Suppose $f : I \to \mathbb{R}$ where $I$ is an open interval (say $(a,b)$). Also assume that $f(x) > 0$ for all $x \in I$. Then
If $\lim_{x \to a^+} {1 \over f(x)} = 0$, then $\lim_{x \to a^+} f(x) = \infty$
Note that $a^+$ is the limit from the right.
Here is my go. Does it look correct?
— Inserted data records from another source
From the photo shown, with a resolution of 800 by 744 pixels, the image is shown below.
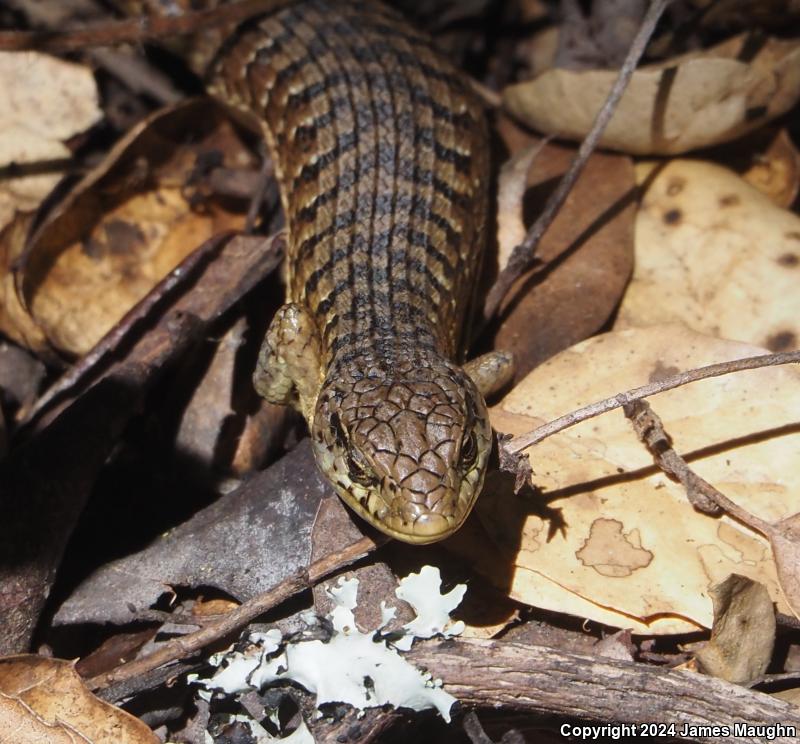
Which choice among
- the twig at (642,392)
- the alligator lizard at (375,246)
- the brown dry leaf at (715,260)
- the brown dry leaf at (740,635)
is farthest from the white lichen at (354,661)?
the brown dry leaf at (715,260)

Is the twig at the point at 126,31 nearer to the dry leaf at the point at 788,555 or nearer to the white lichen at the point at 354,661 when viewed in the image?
the white lichen at the point at 354,661

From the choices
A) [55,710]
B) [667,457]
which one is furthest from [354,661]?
[667,457]

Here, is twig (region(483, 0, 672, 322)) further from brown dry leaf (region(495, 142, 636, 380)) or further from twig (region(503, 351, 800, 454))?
twig (region(503, 351, 800, 454))

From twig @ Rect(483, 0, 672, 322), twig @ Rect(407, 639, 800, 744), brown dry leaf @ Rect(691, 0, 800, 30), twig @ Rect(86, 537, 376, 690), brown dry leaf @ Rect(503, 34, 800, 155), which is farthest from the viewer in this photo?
brown dry leaf @ Rect(691, 0, 800, 30)

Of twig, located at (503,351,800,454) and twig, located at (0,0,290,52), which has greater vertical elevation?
twig, located at (0,0,290,52)

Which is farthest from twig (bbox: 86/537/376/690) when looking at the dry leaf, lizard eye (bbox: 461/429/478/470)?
the dry leaf

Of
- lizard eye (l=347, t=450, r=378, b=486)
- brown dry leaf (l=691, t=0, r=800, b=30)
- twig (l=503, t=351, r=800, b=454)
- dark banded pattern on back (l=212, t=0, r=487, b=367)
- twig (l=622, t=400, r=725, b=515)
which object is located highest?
brown dry leaf (l=691, t=0, r=800, b=30)

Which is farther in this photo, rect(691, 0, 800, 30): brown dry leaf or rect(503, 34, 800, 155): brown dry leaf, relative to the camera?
rect(691, 0, 800, 30): brown dry leaf
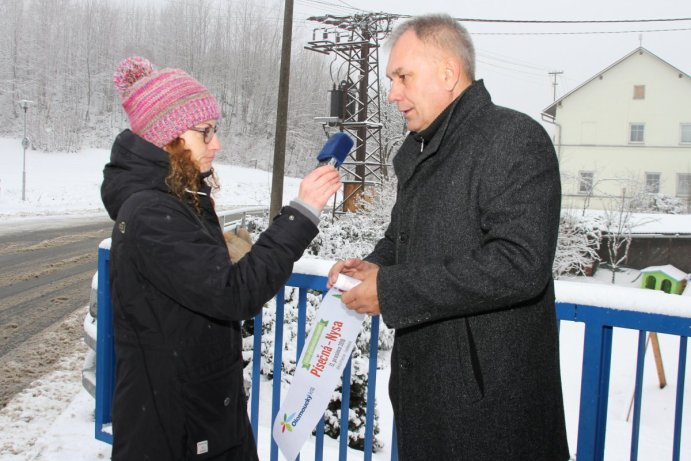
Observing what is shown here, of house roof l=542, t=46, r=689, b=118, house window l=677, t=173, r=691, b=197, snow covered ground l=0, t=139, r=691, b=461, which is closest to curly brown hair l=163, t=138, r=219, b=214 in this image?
snow covered ground l=0, t=139, r=691, b=461

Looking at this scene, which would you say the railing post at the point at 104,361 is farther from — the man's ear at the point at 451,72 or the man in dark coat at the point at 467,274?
the man's ear at the point at 451,72

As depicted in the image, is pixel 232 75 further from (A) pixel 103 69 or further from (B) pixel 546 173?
(B) pixel 546 173

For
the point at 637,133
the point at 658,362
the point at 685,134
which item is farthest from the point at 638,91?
the point at 658,362

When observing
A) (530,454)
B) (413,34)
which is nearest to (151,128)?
(413,34)

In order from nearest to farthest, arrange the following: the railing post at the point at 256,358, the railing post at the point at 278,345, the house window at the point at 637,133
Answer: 1. the railing post at the point at 278,345
2. the railing post at the point at 256,358
3. the house window at the point at 637,133

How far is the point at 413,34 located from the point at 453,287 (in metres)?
0.79

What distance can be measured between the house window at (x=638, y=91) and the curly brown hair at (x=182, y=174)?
3482 centimetres

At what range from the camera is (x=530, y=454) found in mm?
1612

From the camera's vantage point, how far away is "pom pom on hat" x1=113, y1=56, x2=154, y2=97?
1.96 meters

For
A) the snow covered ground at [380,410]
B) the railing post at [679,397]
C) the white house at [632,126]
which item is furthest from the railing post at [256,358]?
the white house at [632,126]

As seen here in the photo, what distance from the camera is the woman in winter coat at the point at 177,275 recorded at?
5.49ft

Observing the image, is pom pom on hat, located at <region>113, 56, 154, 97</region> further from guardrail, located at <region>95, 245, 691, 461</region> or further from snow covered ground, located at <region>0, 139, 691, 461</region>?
snow covered ground, located at <region>0, 139, 691, 461</region>

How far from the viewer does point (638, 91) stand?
104 ft

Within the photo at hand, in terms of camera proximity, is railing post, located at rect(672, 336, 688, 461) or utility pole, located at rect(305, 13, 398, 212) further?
utility pole, located at rect(305, 13, 398, 212)
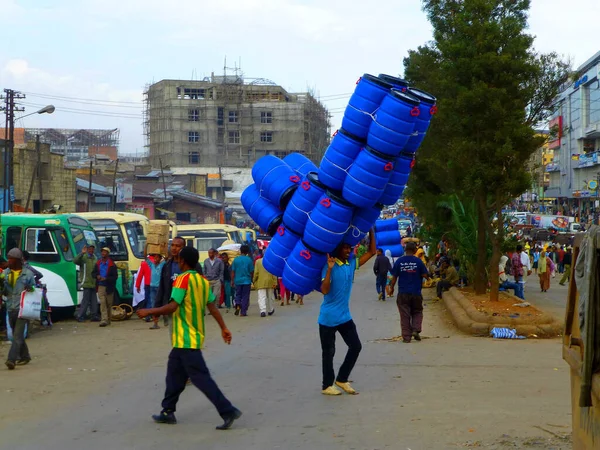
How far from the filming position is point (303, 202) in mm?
11016

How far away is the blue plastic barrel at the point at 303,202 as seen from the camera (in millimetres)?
10961

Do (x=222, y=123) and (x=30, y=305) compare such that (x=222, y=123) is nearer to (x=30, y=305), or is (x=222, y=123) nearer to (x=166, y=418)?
(x=30, y=305)

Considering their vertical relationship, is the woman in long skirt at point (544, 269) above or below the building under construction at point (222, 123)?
below

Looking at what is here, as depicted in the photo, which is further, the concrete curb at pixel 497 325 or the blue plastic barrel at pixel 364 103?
the concrete curb at pixel 497 325

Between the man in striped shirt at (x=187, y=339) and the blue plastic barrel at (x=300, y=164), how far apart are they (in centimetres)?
391

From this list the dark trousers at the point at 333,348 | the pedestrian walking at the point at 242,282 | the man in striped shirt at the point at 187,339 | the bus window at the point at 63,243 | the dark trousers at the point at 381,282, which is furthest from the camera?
the dark trousers at the point at 381,282

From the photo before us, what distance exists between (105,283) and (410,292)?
7.78m

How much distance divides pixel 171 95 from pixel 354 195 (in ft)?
315

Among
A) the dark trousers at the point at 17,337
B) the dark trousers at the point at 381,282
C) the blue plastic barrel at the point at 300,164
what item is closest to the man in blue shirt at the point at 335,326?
the blue plastic barrel at the point at 300,164

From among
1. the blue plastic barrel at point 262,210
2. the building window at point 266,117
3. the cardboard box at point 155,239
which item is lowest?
the cardboard box at point 155,239

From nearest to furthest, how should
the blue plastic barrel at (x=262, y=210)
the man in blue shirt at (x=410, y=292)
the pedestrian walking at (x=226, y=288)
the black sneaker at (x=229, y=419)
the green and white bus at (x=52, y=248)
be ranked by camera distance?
the black sneaker at (x=229, y=419)
the blue plastic barrel at (x=262, y=210)
the man in blue shirt at (x=410, y=292)
the green and white bus at (x=52, y=248)
the pedestrian walking at (x=226, y=288)

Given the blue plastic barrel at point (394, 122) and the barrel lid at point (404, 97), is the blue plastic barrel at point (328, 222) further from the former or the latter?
the barrel lid at point (404, 97)

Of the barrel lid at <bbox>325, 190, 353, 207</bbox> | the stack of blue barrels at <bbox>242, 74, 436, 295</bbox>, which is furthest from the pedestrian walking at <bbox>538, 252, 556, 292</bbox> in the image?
the barrel lid at <bbox>325, 190, 353, 207</bbox>

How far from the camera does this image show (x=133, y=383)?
1069 centimetres
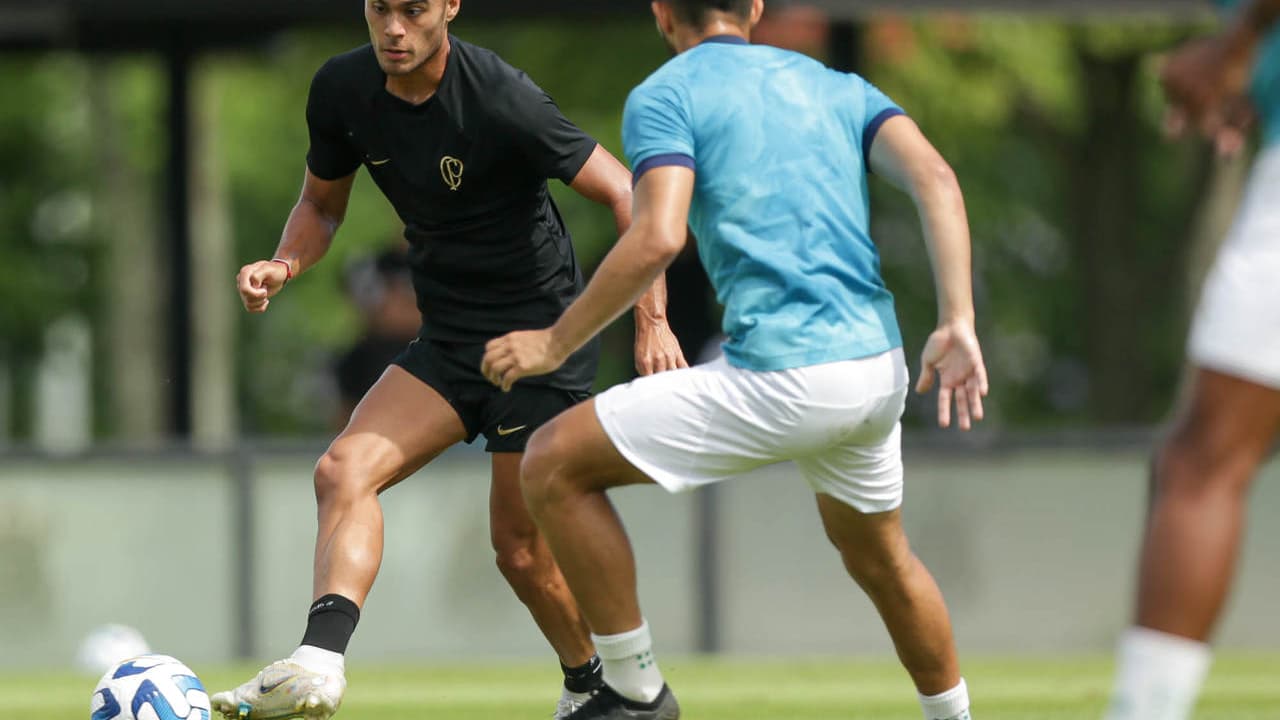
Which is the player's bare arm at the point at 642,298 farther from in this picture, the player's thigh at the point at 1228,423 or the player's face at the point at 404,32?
the player's thigh at the point at 1228,423

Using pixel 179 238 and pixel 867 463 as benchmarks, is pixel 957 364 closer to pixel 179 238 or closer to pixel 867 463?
pixel 867 463

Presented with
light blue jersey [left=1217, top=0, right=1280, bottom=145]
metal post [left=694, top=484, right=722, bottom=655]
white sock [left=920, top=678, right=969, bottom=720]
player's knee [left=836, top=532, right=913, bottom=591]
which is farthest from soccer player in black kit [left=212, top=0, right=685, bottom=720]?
metal post [left=694, top=484, right=722, bottom=655]

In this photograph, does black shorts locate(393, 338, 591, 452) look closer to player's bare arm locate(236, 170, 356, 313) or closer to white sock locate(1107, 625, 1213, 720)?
player's bare arm locate(236, 170, 356, 313)

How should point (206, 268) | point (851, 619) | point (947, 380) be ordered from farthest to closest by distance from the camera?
1. point (206, 268)
2. point (851, 619)
3. point (947, 380)

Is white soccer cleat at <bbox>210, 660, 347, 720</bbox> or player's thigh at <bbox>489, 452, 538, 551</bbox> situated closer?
white soccer cleat at <bbox>210, 660, 347, 720</bbox>

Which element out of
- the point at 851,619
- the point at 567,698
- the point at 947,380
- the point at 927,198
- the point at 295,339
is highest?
the point at 927,198

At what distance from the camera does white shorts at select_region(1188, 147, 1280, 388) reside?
4.26m

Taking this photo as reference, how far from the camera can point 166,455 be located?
1298 cm

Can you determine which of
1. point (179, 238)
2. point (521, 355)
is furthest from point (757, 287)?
point (179, 238)

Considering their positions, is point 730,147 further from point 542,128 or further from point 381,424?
point 381,424

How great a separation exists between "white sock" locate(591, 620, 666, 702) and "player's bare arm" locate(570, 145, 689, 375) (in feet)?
2.56


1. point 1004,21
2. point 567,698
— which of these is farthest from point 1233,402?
point 1004,21

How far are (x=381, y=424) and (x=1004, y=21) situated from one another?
15.0 m

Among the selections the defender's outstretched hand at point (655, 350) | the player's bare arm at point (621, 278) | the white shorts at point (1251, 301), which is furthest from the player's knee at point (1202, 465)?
the defender's outstretched hand at point (655, 350)
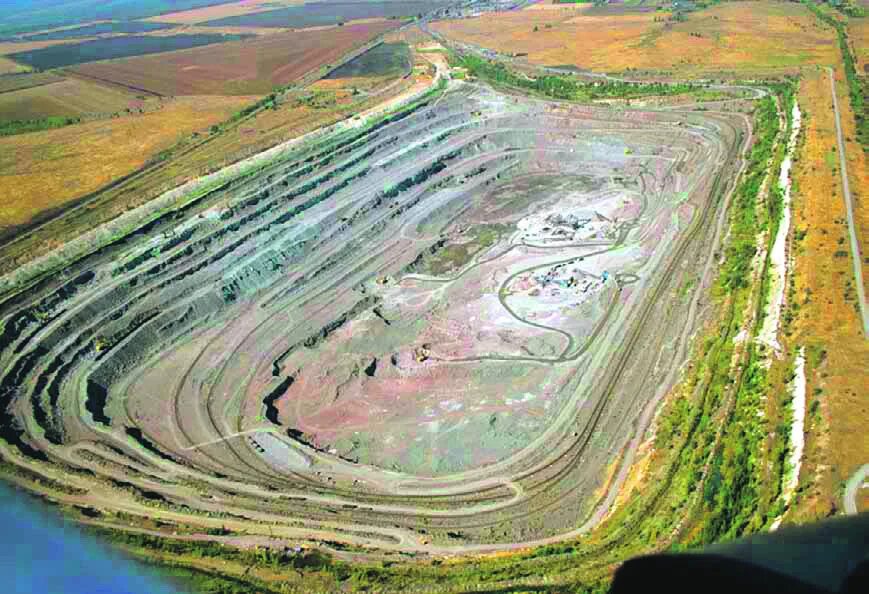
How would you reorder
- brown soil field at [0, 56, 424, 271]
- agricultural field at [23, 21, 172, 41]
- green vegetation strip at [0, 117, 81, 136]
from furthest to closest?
1. agricultural field at [23, 21, 172, 41]
2. green vegetation strip at [0, 117, 81, 136]
3. brown soil field at [0, 56, 424, 271]

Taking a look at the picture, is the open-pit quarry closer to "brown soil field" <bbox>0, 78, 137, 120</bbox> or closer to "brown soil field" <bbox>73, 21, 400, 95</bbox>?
"brown soil field" <bbox>73, 21, 400, 95</bbox>

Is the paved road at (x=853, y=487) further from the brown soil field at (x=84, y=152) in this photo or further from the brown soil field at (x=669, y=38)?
the brown soil field at (x=669, y=38)

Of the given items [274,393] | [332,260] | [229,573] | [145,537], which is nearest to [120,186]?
[332,260]

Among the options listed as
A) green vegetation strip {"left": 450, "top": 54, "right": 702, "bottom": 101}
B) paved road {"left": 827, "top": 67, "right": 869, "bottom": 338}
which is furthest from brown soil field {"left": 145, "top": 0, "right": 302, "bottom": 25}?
paved road {"left": 827, "top": 67, "right": 869, "bottom": 338}

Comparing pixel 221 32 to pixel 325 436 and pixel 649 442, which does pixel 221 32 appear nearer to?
pixel 325 436

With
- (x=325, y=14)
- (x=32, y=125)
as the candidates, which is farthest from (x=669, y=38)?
(x=32, y=125)

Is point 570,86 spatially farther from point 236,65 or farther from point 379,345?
point 236,65
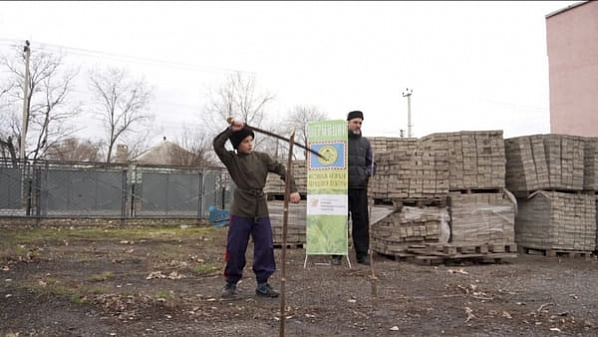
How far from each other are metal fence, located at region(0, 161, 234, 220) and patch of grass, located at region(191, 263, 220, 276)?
940 centimetres

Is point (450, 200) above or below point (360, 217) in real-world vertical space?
above

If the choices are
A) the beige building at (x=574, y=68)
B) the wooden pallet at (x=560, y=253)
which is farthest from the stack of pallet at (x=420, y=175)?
the beige building at (x=574, y=68)

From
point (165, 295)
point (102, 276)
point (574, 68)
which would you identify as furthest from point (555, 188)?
point (574, 68)

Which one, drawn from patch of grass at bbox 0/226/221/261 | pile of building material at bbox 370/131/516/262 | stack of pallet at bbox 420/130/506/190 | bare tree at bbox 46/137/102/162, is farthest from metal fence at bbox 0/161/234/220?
bare tree at bbox 46/137/102/162

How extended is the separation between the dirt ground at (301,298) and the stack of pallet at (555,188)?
1.26ft

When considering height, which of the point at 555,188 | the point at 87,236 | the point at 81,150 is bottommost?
the point at 87,236

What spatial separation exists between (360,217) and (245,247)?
2.95m

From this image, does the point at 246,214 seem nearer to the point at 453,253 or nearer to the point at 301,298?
the point at 301,298

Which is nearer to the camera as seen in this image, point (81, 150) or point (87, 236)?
point (87, 236)

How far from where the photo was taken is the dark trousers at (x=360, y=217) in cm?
789

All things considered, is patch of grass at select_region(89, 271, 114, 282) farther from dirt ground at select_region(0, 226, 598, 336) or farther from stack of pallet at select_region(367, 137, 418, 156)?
stack of pallet at select_region(367, 137, 418, 156)

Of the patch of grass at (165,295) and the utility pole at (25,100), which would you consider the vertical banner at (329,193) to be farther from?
the utility pole at (25,100)

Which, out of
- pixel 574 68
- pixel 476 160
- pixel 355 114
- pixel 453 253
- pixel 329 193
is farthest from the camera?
pixel 574 68

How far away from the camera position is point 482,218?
8.21 meters
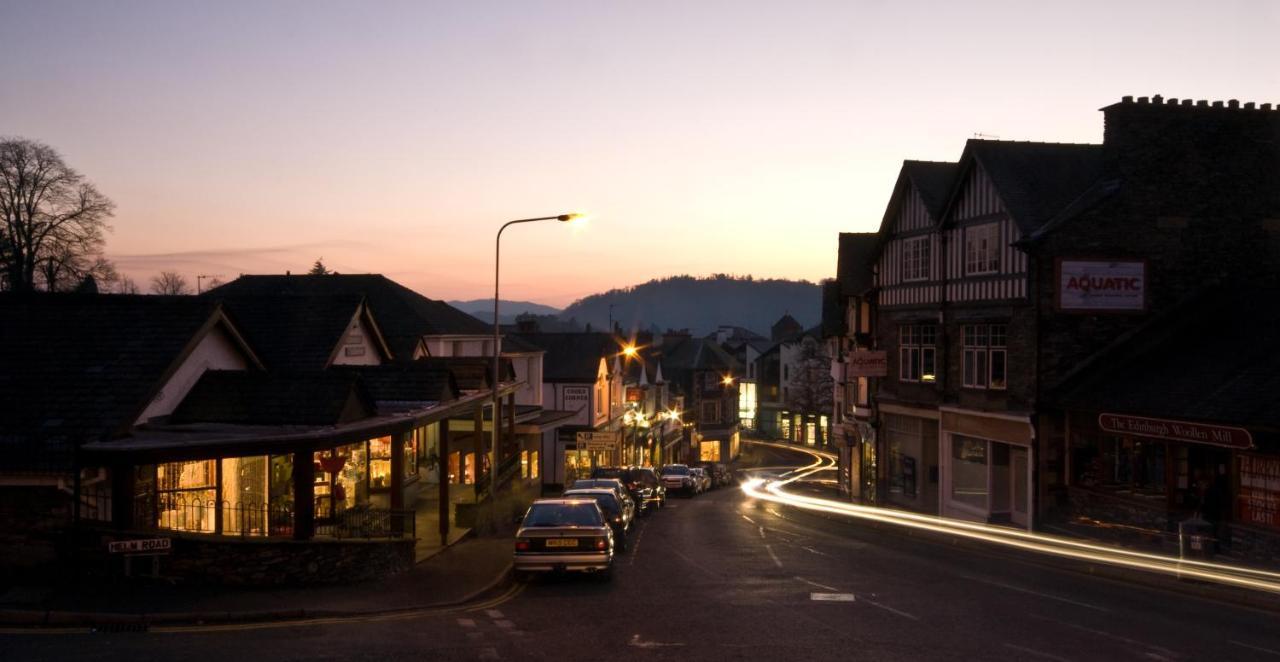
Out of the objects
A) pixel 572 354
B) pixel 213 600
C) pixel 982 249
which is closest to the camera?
pixel 213 600

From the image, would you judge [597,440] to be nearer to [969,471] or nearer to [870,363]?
[870,363]

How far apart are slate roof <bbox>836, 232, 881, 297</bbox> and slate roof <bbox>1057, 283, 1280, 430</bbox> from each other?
47.7 feet

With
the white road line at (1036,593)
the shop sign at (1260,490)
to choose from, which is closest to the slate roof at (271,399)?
the white road line at (1036,593)

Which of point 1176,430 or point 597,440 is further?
point 597,440

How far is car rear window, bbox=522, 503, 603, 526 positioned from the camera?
64.5ft

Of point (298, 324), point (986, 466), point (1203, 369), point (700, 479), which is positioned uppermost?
point (298, 324)

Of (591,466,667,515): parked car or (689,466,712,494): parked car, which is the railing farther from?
(689,466,712,494): parked car

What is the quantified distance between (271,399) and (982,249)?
21369mm

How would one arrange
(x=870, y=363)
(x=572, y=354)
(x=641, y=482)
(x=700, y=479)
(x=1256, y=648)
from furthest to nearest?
(x=572, y=354) → (x=700, y=479) → (x=641, y=482) → (x=870, y=363) → (x=1256, y=648)

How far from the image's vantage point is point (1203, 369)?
80.5 feet

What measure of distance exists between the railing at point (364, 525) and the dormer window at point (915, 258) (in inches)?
826

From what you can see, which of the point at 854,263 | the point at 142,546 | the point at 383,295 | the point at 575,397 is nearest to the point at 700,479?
the point at 575,397

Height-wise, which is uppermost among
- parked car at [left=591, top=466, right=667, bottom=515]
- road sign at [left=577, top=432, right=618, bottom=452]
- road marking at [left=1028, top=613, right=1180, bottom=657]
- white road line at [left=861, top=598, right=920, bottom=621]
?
road marking at [left=1028, top=613, right=1180, bottom=657]

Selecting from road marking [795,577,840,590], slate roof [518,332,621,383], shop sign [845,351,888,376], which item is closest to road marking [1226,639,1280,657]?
road marking [795,577,840,590]
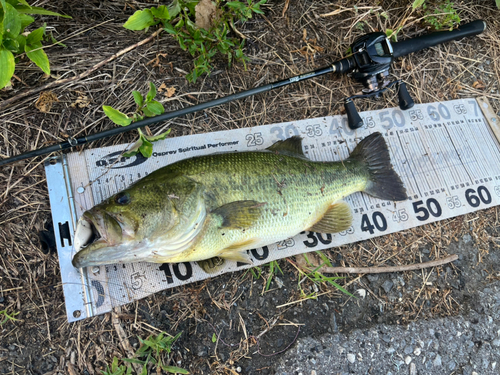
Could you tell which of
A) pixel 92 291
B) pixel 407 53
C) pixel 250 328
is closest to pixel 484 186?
pixel 407 53

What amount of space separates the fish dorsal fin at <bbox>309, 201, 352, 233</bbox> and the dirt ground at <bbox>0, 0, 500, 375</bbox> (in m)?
0.36

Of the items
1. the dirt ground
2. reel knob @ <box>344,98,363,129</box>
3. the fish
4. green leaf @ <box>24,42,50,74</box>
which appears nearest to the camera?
the fish

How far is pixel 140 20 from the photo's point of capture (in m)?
2.62

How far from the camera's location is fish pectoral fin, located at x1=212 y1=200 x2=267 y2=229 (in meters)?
2.46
I am told that I should pick an arbitrary $N$ at the beginning of the proof but did not understand what that means.
Proof
Suppose $f : (a,b) \to \mathbb{R}$ and $\lim_{x \to a^+} {1 \over f(x)} = 0.$ By definition, this means $\forall \epsilon>0$, $\exists m\in(a,b)$ such that if $a < x < m$, then $|1/f(x) - 0|< \epsilon$.
With $\epsilon>0$, we have $1/f(x) < \epsilon$ whenever $a < x < m$. This implies that if $a < x < m$ then $ f(x) > 1/ \epsilon >0$. It follows that we can find some $N = 1/\epsilon> 0$ such that $f(x) >N$ whenever $a < x < m$. This completes the proof that $\lim_{x \to a^+} f(x) = \infty $}